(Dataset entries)
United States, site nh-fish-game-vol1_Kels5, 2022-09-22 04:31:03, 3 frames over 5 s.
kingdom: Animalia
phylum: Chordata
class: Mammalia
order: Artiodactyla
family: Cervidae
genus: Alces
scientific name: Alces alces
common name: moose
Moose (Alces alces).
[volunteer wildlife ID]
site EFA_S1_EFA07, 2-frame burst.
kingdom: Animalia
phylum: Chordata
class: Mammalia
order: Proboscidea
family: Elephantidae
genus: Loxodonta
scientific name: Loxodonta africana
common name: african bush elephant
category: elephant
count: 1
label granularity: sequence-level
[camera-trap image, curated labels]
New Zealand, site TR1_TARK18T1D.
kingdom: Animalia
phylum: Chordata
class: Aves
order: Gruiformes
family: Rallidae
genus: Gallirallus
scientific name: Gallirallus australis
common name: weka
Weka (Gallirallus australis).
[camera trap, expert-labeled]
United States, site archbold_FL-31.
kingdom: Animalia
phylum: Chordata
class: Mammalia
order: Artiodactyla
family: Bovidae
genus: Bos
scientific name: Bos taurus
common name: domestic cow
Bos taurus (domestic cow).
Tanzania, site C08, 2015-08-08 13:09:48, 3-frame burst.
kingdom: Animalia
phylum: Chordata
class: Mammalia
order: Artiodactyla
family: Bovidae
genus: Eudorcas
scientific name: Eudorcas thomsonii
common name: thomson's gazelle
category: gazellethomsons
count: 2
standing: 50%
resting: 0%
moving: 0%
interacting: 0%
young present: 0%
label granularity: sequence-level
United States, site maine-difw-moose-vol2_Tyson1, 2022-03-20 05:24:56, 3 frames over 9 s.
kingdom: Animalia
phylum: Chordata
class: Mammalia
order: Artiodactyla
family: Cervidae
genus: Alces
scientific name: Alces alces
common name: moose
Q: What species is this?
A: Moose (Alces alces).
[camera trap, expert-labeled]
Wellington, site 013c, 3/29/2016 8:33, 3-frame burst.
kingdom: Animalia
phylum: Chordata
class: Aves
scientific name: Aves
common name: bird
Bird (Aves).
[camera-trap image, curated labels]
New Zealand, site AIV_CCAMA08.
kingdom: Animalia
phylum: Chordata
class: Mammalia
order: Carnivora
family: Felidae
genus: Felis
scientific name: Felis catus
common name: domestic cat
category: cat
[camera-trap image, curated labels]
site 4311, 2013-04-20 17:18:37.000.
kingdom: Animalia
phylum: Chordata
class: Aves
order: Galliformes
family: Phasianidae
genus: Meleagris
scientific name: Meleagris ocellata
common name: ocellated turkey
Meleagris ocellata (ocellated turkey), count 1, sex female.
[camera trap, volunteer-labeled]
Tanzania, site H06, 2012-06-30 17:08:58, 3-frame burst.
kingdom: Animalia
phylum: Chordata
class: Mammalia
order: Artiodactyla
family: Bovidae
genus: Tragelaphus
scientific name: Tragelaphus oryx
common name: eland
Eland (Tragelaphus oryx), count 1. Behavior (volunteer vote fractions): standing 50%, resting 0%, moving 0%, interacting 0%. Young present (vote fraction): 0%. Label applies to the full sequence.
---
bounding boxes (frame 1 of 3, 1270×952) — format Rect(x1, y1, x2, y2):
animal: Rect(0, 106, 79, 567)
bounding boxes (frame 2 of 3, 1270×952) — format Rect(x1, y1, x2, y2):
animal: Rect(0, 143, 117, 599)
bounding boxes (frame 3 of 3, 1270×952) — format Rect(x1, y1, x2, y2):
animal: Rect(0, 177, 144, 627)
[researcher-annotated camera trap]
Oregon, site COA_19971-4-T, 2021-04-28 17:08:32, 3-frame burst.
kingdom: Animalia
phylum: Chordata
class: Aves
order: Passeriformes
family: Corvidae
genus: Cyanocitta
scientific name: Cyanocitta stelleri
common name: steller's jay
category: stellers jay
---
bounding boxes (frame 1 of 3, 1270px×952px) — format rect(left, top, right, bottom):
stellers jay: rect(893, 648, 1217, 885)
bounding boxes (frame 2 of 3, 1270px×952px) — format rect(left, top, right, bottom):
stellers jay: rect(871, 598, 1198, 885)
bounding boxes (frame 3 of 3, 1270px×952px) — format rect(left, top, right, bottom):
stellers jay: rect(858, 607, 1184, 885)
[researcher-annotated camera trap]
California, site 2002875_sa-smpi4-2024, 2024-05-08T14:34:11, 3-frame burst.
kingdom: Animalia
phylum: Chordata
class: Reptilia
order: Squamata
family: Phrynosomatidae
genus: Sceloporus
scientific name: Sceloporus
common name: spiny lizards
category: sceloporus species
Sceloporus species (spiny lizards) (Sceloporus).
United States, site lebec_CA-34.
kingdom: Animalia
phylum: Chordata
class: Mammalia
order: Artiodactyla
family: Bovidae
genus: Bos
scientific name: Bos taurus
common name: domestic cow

# Exercise requirements
Retype every entry word for word.

# Reply to the task
United States, site nh-fish-game-vol1_Kels5, 2022-09-22 04:31:03, 3 frames over 5 s.
kingdom: Animalia
phylum: Chordata
class: Mammalia
order: Artiodactyla
family: Cervidae
genus: Alces
scientific name: Alces alces
common name: moose
Moose (Alces alces).
[volunteer wildlife ID]
site EFA_S1_EFA07, 2-frame burst.
kingdom: Animalia
phylum: Chordata
class: Mammalia
order: Proboscidea
family: Elephantidae
genus: Loxodonta
scientific name: Loxodonta africana
common name: african bush elephant
category: elephant
count: 1
label granularity: sequence-level
[camera-trap image, curated labels]
New Zealand, site TR1_TARK18T1D.
kingdom: Animalia
phylum: Chordata
class: Aves
order: Gruiformes
family: Rallidae
genus: Gallirallus
scientific name: Gallirallus australis
common name: weka
Weka (Gallirallus australis).
[camera trap, expert-labeled]
United States, site archbold_FL-31.
kingdom: Animalia
phylum: Chordata
class: Mammalia
order: Artiodactyla
family: Bovidae
genus: Bos
scientific name: Bos taurus
common name: domestic cow
Bos taurus (domestic cow).
Tanzania, site C08, 2015-08-08 13:09:48, 3-frame burst.
kingdom: Animalia
phylum: Chordata
class: Mammalia
order: Artiodactyla
family: Bovidae
genus: Eudorcas
scientific name: Eudorcas thomsonii
common name: thomson's gazelle
category: gazellethomsons
count: 2
standing: 50%
resting: 0%
moving: 0%
interacting: 0%
young present: 0%
label granularity: sequence-level
United States, site maine-difw-moose-vol2_Tyson1, 2022-03-20 05:24:56, 3 frames over 9 s.
kingdom: Animalia
phylum: Chordata
class: Mammalia
order: Artiodactyla
family: Cervidae
genus: Alces
scientific name: Alces alces
common name: moose
Q: What species is this?
A: Moose (Alces alces).
[camera trap, expert-labeled]
Wellington, site 013c, 3/29/2016 8:33, 3-frame burst.
kingdom: Animalia
phylum: Chordata
class: Aves
scientific name: Aves
common name: bird
Bird (Aves).
[camera-trap image, curated labels]
New Zealand, site AIV_CCAMA08.
kingdom: Animalia
phylum: Chordata
class: Mammalia
order: Carnivora
family: Felidae
genus: Felis
scientific name: Felis catus
common name: domestic cat
category: cat
[camera-trap image, curated labels]
site 4311, 2013-04-20 17:18:37.000.
kingdom: Animalia
phylum: Chordata
class: Aves
order: Galliformes
family: Phasianidae
genus: Meleagris
scientific name: Meleagris ocellata
common name: ocellated turkey
Meleagris ocellata (ocellated turkey), count 1, sex female.
[camera trap, volunteer-labeled]
Tanzania, site H06, 2012-06-30 17:08:58, 3-frame burst.
kingdom: Animalia
phylum: Chordata
class: Mammalia
order: Artiodactyla
family: Bovidae
genus: Tragelaphus
scientific name: Tragelaphus oryx
common name: eland
Eland (Tragelaphus oryx), count 1. Behavior (volunteer vote fractions): standing 50%, resting 0%, moving 0%, interacting 0%. Young present (vote fraction): 0%. Label applies to the full sequence.
---
bounding boxes (frame 1 of 3, 1270×952) — format Rect(x1, y1, x2, y2):
animal: Rect(0, 106, 79, 567)
bounding boxes (frame 2 of 3, 1270×952) — format Rect(x1, y1, x2, y2):
animal: Rect(0, 143, 117, 599)
bounding boxes (frame 3 of 3, 1270×952) — format Rect(x1, y1, x2, y2):
animal: Rect(0, 177, 144, 627)
[researcher-annotated camera trap]
Oregon, site COA_19971-4-T, 2021-04-28 17:08:32, 3-frame burst.
kingdom: Animalia
phylum: Chordata
class: Aves
order: Passeriformes
family: Corvidae
genus: Cyanocitta
scientific name: Cyanocitta stelleri
common name: steller's jay
category: stellers jay
---
bounding boxes (frame 1 of 3, 1270px×952px) — format rect(left, top, right, bottom):
stellers jay: rect(893, 648, 1217, 885)
bounding boxes (frame 2 of 3, 1270px×952px) — format rect(left, top, right, bottom):
stellers jay: rect(871, 598, 1198, 885)
bounding boxes (frame 3 of 3, 1270px×952px) — format rect(left, top, right, bottom):
stellers jay: rect(858, 607, 1184, 885)
[researcher-annotated camera trap]
California, site 2002875_sa-smpi4-2024, 2024-05-08T14:34:11, 3-frame burst.
kingdom: Animalia
phylum: Chordata
class: Reptilia
order: Squamata
family: Phrynosomatidae
genus: Sceloporus
scientific name: Sceloporus
common name: spiny lizards
category: sceloporus species
Sceloporus species (spiny lizards) (Sceloporus).
United States, site lebec_CA-34.
kingdom: Animalia
phylum: Chordata
class: Mammalia
order: Artiodactyla
family: Bovidae
genus: Bos
scientific name: Bos taurus
common name: domestic cow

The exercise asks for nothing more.